## WHAT YOU HAVE TO DO
In the records below, transcribe verbatim everything from the line containing "Mask cell. Wrap" down to the line containing "99L498 100L499 106L505", including both of those lines. Omit the pictures from your transcription.

## SUPPLIED DATA
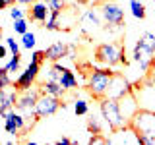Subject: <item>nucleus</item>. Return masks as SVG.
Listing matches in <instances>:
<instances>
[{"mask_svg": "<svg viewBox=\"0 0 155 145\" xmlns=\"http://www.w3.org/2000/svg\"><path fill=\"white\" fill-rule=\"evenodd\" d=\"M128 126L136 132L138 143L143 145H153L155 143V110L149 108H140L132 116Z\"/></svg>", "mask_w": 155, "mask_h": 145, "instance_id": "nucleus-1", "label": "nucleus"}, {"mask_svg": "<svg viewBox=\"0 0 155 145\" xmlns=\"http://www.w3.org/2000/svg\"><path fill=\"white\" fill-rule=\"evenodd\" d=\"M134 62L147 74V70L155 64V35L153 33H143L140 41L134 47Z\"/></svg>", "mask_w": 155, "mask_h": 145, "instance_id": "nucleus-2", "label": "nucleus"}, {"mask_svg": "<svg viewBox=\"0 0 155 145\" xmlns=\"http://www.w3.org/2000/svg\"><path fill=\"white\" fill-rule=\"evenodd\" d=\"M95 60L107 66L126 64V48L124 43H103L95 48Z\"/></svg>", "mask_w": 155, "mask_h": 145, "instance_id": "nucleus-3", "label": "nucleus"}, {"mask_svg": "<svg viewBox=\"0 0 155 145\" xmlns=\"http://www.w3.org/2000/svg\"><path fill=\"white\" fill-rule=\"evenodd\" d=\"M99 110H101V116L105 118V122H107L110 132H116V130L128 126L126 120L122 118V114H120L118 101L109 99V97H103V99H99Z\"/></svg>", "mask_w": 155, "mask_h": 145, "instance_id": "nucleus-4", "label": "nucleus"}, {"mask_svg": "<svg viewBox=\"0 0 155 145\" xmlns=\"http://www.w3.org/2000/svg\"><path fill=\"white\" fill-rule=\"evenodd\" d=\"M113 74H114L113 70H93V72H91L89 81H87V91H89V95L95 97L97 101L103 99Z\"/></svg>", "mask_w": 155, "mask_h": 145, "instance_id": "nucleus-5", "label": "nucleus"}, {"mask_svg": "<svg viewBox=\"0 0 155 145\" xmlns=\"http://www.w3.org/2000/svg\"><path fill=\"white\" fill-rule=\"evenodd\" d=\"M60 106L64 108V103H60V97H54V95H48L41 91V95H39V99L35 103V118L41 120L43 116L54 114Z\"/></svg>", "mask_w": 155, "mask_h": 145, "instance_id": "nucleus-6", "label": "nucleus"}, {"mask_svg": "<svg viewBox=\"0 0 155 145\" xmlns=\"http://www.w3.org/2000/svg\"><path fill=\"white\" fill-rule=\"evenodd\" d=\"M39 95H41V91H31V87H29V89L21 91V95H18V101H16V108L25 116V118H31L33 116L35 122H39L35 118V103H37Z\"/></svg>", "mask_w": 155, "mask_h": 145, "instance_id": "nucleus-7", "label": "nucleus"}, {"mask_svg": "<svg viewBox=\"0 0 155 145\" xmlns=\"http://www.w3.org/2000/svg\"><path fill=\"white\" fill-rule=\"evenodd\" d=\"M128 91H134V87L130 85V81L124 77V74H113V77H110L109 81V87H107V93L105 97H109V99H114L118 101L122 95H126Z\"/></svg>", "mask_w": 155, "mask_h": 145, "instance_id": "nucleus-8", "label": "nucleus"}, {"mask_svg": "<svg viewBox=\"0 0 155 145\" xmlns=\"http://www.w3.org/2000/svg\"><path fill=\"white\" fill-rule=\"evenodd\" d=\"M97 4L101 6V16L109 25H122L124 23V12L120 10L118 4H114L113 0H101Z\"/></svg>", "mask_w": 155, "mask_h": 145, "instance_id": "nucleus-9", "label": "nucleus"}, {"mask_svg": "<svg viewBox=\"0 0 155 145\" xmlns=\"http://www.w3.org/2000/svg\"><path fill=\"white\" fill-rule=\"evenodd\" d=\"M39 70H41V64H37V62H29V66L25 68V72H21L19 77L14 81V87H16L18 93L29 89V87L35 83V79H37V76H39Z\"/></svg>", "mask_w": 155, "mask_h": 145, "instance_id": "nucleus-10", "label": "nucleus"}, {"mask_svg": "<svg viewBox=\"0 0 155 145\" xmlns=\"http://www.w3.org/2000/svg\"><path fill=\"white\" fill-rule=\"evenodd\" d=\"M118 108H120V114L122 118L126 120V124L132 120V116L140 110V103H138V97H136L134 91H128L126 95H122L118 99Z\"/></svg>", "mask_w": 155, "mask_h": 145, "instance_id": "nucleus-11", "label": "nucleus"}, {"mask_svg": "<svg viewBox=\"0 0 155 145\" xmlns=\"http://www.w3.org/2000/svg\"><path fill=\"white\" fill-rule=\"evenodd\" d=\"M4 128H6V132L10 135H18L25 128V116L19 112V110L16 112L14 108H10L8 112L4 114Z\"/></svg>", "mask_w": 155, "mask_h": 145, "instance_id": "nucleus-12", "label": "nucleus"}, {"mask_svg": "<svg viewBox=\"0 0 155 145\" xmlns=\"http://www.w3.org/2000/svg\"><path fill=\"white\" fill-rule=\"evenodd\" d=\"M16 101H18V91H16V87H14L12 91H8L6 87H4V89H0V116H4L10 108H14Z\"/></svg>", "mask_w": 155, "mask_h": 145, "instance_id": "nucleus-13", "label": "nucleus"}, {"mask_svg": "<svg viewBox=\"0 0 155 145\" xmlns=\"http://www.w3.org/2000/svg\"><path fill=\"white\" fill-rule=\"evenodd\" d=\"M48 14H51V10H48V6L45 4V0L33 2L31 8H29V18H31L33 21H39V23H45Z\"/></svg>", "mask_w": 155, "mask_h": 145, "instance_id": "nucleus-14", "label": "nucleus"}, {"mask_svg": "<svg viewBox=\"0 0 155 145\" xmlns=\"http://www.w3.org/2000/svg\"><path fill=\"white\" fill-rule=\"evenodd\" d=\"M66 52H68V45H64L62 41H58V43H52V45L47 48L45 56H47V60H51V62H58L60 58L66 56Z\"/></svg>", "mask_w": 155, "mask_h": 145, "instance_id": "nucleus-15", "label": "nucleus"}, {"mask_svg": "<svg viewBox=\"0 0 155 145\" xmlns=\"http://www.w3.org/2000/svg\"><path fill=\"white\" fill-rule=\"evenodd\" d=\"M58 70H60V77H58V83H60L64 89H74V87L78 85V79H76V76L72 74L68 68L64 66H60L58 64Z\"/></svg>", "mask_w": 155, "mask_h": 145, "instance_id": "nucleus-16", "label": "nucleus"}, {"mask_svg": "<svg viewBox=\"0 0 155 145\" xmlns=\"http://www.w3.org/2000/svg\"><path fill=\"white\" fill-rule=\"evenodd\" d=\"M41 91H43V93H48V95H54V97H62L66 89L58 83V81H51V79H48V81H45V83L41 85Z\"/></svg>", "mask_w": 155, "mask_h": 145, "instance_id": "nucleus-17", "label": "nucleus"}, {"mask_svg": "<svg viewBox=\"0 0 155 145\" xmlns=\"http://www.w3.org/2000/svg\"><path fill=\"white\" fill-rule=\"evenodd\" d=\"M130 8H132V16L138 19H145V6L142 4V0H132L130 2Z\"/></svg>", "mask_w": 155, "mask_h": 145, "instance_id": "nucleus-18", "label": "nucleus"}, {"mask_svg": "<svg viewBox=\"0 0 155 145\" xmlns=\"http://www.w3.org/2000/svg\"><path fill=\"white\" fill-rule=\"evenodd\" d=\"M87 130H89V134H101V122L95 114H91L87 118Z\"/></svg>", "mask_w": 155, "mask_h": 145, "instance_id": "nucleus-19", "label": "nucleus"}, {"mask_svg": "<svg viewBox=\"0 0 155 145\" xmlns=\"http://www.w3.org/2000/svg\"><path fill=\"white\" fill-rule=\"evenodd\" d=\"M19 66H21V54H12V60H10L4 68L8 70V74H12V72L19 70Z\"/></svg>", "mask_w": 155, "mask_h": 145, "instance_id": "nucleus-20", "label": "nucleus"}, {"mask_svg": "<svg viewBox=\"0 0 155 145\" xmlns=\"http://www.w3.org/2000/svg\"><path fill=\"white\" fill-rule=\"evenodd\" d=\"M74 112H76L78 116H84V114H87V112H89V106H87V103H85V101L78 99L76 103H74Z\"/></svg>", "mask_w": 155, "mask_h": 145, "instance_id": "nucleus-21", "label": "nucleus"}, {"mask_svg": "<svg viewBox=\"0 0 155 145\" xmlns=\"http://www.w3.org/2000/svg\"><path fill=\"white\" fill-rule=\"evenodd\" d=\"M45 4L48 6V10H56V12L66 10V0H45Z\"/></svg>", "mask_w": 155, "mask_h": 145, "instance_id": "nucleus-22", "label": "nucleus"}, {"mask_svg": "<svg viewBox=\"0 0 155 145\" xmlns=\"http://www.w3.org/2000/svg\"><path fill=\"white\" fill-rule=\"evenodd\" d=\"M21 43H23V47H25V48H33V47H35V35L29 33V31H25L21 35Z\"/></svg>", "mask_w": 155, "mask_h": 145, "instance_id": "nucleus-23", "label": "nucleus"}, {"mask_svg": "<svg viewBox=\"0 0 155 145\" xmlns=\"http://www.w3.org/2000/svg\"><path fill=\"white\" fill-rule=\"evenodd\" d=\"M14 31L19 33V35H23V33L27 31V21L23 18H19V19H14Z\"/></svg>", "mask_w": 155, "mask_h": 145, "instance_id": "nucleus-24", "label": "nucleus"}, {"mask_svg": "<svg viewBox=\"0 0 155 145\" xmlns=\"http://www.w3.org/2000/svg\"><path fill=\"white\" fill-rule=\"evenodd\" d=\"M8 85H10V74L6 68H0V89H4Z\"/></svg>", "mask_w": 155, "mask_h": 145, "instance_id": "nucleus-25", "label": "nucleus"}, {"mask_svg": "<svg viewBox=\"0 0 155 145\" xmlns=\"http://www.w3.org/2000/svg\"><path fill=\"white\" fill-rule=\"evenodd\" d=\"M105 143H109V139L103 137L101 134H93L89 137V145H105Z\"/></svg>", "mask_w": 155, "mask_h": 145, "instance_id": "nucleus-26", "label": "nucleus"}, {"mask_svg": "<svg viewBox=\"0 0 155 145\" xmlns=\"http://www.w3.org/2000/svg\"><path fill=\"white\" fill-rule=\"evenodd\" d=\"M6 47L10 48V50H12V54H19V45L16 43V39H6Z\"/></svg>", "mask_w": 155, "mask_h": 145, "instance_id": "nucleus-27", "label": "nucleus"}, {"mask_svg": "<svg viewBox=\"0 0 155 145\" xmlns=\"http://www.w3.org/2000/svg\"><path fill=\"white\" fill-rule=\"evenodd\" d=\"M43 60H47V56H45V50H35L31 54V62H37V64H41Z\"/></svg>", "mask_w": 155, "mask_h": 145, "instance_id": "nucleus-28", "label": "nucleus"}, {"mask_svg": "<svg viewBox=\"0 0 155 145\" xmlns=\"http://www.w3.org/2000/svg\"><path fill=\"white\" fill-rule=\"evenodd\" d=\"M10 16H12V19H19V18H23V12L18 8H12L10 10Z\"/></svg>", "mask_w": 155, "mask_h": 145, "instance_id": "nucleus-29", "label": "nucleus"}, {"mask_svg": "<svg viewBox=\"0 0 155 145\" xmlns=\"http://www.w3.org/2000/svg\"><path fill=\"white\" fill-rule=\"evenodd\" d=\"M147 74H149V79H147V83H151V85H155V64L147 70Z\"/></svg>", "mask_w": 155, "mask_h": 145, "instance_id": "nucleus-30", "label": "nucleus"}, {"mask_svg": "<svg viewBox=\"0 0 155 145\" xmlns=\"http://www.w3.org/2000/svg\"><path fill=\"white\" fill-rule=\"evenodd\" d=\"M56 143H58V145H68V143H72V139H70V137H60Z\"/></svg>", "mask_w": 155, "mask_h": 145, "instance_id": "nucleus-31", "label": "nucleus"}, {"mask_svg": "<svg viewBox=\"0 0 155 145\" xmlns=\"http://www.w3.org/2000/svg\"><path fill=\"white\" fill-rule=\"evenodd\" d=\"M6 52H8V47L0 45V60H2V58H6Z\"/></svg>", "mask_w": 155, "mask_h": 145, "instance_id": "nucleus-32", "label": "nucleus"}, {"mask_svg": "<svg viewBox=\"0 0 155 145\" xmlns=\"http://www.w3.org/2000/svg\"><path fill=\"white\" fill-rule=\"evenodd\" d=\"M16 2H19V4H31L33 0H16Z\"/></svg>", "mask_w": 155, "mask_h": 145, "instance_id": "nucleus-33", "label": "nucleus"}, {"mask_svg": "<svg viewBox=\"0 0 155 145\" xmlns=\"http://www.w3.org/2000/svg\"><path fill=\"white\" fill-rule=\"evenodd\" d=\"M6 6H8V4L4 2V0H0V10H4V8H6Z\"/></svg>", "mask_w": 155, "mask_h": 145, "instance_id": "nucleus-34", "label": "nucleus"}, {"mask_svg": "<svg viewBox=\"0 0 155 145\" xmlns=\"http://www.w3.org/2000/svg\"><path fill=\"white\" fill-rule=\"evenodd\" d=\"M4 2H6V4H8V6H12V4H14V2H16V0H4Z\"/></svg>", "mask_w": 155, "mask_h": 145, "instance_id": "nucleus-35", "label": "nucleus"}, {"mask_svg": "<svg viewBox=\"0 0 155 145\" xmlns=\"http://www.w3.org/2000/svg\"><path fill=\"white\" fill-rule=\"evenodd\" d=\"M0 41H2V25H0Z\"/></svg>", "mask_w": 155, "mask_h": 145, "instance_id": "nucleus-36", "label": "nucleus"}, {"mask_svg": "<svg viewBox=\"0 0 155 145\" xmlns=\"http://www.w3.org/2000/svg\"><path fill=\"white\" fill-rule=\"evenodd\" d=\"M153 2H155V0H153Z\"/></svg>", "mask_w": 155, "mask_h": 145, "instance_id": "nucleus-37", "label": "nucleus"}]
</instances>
...
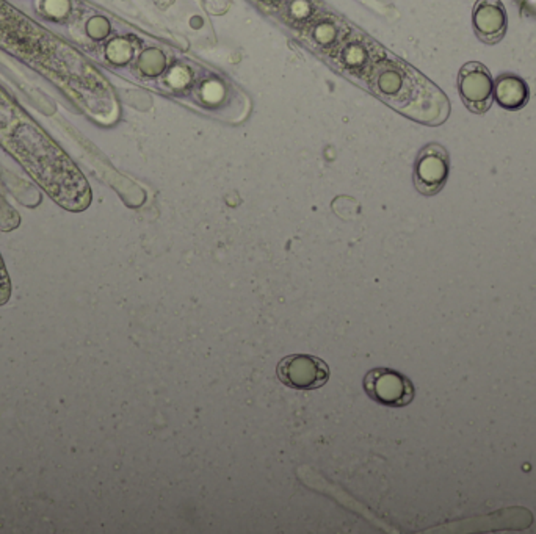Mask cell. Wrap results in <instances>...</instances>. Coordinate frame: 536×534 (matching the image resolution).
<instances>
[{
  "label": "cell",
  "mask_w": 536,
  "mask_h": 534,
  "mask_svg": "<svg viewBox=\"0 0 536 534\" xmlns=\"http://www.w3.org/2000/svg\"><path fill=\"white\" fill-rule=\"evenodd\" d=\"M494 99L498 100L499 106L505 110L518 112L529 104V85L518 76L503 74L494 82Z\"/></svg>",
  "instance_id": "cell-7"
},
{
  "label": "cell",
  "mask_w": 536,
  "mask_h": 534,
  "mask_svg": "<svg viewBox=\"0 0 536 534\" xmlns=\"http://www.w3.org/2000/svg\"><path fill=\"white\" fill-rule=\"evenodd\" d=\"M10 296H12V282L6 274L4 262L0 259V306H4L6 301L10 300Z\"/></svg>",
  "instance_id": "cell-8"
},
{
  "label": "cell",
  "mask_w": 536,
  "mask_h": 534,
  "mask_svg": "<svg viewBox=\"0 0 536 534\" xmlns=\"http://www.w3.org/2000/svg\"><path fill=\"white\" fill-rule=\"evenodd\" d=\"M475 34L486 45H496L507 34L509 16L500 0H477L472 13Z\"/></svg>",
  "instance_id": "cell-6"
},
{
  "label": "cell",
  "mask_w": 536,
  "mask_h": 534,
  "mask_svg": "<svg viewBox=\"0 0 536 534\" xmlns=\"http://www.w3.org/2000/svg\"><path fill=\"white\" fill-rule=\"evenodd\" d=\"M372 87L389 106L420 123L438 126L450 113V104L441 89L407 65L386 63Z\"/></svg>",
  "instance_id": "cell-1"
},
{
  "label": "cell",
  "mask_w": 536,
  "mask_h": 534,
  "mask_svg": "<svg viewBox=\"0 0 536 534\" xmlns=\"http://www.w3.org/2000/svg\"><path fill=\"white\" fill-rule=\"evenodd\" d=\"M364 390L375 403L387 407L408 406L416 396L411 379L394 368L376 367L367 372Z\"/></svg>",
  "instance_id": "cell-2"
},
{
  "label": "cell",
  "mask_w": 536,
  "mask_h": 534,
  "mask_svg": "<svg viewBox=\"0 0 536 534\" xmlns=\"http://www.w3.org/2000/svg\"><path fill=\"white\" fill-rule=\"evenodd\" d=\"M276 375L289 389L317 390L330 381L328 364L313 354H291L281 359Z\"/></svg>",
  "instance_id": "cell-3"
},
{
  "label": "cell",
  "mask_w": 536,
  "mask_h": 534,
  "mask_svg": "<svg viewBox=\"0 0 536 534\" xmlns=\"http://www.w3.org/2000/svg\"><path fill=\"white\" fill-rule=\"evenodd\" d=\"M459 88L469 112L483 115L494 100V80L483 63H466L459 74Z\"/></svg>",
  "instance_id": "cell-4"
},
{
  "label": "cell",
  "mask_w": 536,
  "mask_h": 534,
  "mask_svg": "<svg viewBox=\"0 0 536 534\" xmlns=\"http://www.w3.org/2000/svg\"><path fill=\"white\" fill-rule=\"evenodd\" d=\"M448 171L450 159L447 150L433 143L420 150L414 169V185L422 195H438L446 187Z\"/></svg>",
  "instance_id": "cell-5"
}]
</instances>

## RESPONSE FOR THIS EXERCISE
Mask cell. Wrap results in <instances>...</instances>. Coordinate frame: 536×534 (matching the image resolution).
<instances>
[{
  "label": "cell",
  "mask_w": 536,
  "mask_h": 534,
  "mask_svg": "<svg viewBox=\"0 0 536 534\" xmlns=\"http://www.w3.org/2000/svg\"><path fill=\"white\" fill-rule=\"evenodd\" d=\"M494 99L498 100L499 106L505 110L518 112L529 104V85L518 76L503 74L494 82Z\"/></svg>",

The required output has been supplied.